— Begin —

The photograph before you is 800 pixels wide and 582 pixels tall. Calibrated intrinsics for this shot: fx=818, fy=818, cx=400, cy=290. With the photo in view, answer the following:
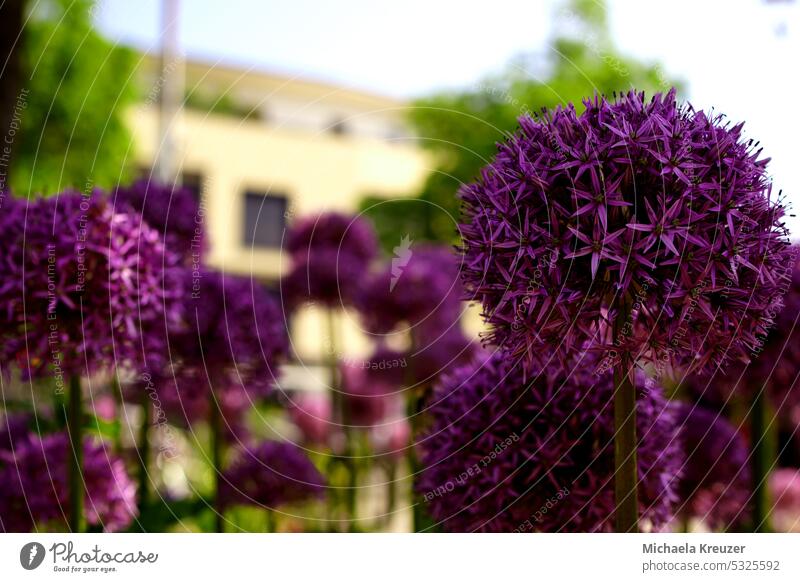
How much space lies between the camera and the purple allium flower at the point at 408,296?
509cm

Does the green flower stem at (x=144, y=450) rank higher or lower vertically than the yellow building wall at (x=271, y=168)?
lower

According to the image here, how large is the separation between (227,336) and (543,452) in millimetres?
1518

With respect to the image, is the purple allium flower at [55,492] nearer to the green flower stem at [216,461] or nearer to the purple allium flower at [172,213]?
the green flower stem at [216,461]

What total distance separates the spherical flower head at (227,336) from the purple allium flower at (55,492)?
1.54ft

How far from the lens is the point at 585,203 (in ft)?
6.00

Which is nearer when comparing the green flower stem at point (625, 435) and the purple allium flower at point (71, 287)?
the green flower stem at point (625, 435)

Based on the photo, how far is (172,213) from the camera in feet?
10.9

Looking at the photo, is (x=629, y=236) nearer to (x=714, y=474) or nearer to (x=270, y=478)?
(x=714, y=474)

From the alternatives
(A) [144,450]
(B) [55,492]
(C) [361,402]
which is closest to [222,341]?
(A) [144,450]

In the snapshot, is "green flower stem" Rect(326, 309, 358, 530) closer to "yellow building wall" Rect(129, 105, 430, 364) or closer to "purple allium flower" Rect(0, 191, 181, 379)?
"purple allium flower" Rect(0, 191, 181, 379)

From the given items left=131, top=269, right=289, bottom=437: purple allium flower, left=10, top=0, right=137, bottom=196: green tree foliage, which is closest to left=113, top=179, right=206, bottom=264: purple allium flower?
left=131, top=269, right=289, bottom=437: purple allium flower

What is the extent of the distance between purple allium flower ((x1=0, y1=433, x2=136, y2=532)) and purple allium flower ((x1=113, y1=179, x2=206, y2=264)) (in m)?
A: 0.83

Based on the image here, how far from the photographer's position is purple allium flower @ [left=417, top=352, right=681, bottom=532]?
86.0 inches

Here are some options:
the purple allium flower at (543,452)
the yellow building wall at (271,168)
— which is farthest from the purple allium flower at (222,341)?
the yellow building wall at (271,168)
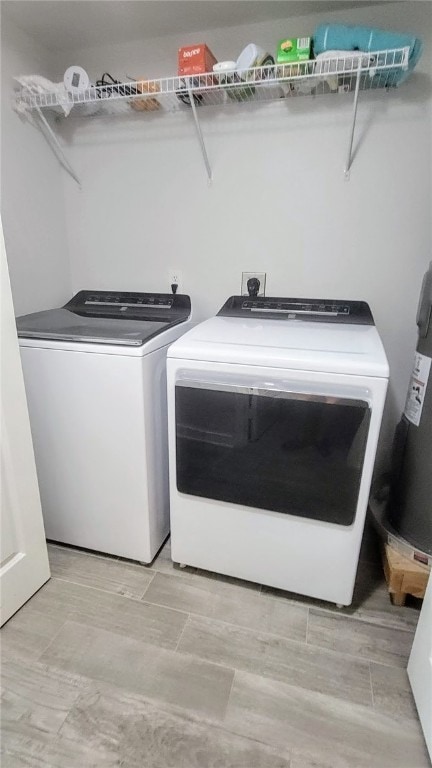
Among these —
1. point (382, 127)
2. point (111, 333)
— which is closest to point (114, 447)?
point (111, 333)

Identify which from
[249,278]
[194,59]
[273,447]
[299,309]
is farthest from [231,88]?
[273,447]

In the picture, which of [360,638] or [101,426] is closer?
[360,638]

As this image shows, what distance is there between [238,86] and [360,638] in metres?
1.96

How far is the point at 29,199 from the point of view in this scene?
5.66 ft

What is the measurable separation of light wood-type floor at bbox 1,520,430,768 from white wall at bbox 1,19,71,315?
1273mm

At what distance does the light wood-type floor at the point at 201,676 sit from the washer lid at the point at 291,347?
87cm

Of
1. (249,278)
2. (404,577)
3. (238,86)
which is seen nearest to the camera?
(404,577)

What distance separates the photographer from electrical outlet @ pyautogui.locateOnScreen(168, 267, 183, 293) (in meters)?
1.87

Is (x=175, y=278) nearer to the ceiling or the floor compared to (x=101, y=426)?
nearer to the ceiling

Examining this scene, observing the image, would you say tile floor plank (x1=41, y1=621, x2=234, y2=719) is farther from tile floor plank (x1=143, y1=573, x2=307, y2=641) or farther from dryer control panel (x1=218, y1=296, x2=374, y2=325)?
dryer control panel (x1=218, y1=296, x2=374, y2=325)

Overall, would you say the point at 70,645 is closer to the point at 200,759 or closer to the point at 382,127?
the point at 200,759

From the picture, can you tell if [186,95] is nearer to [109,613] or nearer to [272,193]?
[272,193]

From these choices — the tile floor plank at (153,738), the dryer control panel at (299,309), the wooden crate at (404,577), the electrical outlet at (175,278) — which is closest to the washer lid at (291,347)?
the dryer control panel at (299,309)

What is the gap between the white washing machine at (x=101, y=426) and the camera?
130 centimetres
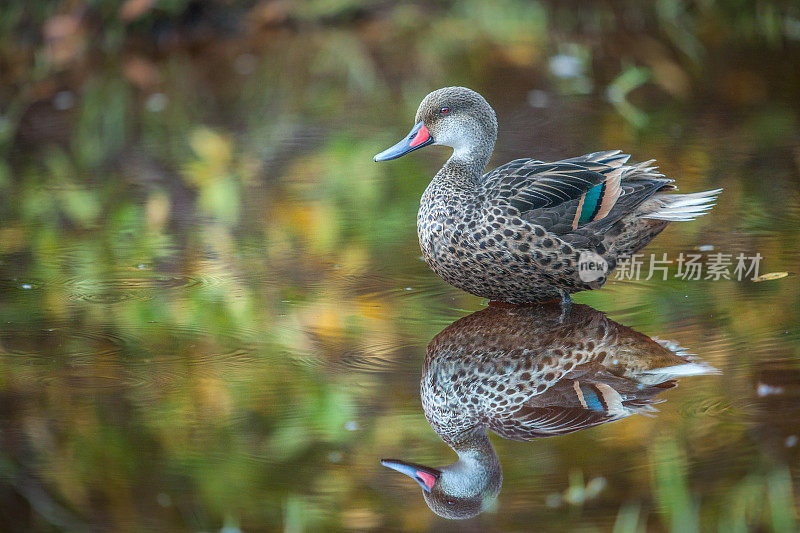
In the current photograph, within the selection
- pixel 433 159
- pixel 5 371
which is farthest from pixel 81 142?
pixel 5 371

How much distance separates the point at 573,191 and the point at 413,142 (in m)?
0.70

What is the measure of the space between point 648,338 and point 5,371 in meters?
2.17

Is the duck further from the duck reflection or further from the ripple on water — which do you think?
the ripple on water

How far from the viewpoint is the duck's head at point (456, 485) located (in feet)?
8.45

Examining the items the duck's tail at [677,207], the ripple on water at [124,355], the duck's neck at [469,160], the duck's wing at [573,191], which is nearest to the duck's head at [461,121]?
the duck's neck at [469,160]

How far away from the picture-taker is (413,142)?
13.1ft

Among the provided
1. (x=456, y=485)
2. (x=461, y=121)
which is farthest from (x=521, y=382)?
(x=461, y=121)

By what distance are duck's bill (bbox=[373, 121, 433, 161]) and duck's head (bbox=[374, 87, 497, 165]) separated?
19mm

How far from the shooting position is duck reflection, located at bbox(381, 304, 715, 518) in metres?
2.72

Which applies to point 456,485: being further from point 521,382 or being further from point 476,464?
point 521,382

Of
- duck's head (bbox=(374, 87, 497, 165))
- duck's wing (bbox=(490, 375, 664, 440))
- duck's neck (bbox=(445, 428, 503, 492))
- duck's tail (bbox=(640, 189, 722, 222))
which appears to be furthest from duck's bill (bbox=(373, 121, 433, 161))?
duck's neck (bbox=(445, 428, 503, 492))

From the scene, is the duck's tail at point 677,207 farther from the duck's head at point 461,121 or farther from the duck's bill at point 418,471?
the duck's bill at point 418,471

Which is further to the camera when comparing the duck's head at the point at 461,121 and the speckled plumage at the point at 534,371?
the duck's head at the point at 461,121

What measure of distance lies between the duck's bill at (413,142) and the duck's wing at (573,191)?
33cm
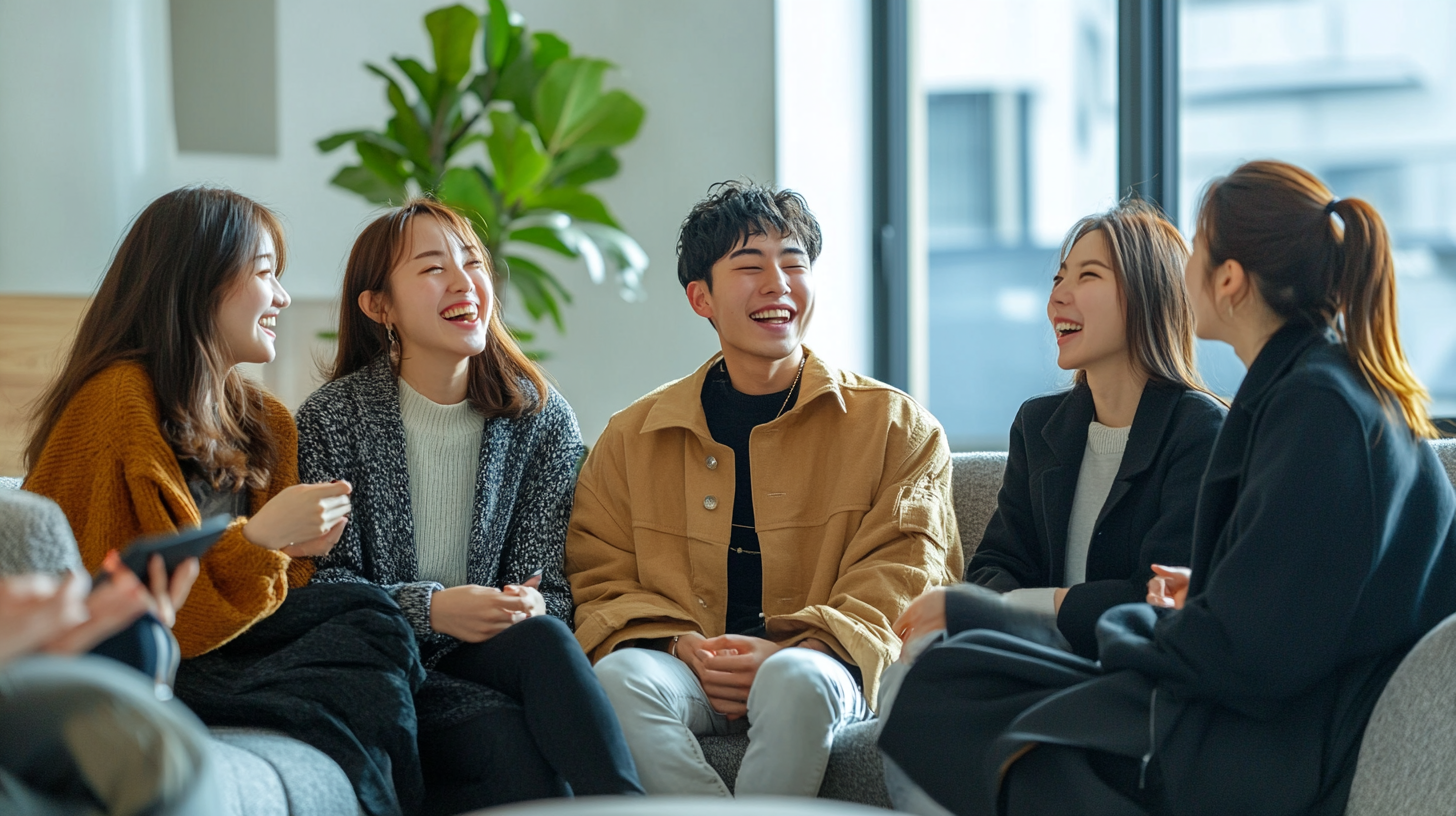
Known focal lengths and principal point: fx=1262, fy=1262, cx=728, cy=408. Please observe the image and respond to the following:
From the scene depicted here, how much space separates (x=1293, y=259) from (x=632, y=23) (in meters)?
2.79

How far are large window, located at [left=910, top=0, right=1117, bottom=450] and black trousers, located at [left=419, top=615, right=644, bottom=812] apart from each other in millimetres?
2329

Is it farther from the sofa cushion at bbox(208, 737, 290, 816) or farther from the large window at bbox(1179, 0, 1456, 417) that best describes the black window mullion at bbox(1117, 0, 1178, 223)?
the sofa cushion at bbox(208, 737, 290, 816)

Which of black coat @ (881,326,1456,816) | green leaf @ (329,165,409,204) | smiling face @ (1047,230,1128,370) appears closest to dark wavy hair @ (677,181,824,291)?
smiling face @ (1047,230,1128,370)

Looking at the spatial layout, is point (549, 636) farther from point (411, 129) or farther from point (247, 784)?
point (411, 129)

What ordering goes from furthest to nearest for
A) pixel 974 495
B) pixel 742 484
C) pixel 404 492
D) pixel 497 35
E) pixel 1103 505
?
pixel 497 35
pixel 974 495
pixel 742 484
pixel 404 492
pixel 1103 505

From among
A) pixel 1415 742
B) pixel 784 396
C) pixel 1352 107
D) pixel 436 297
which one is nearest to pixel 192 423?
pixel 436 297

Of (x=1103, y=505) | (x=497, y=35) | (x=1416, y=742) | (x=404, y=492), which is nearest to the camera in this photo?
(x=1416, y=742)

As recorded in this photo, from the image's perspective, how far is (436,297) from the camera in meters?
2.07

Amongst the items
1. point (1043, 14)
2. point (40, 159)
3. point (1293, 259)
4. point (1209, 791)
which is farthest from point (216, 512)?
point (1043, 14)

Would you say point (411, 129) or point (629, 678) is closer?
point (629, 678)

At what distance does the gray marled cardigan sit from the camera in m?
1.97

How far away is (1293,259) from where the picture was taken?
4.93ft

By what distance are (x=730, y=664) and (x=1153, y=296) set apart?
2.80ft

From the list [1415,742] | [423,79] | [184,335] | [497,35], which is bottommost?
[1415,742]
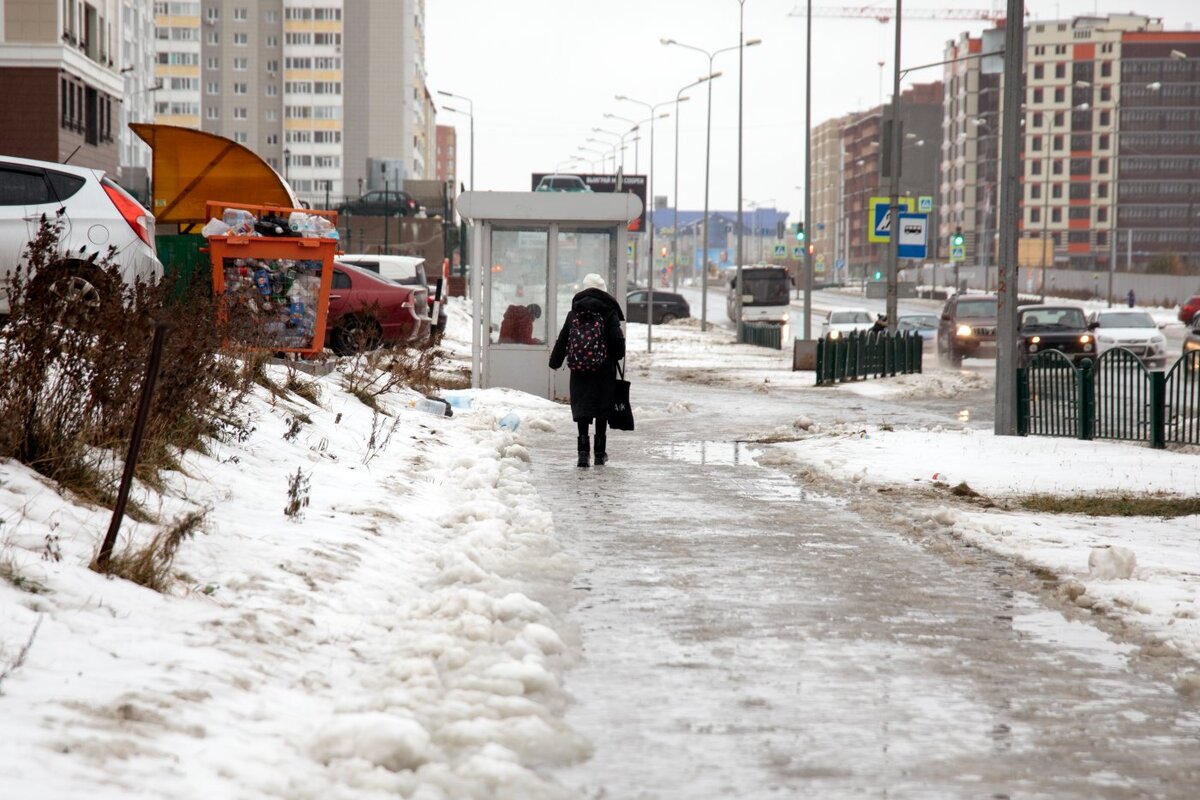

— End —

What the exercise asks → From the data above, pick out every line that contains the word "ripple". Matching is case-sensitive.

Response to this task →
Is the duck further from the duck reflection or further from the ripple on water — which do you think?
the ripple on water
Examining the items the duck's tail at [677,207], the ripple on water at [124,355], the duck's neck at [469,160], the duck's wing at [573,191], which is nearest to the duck's head at [461,121]?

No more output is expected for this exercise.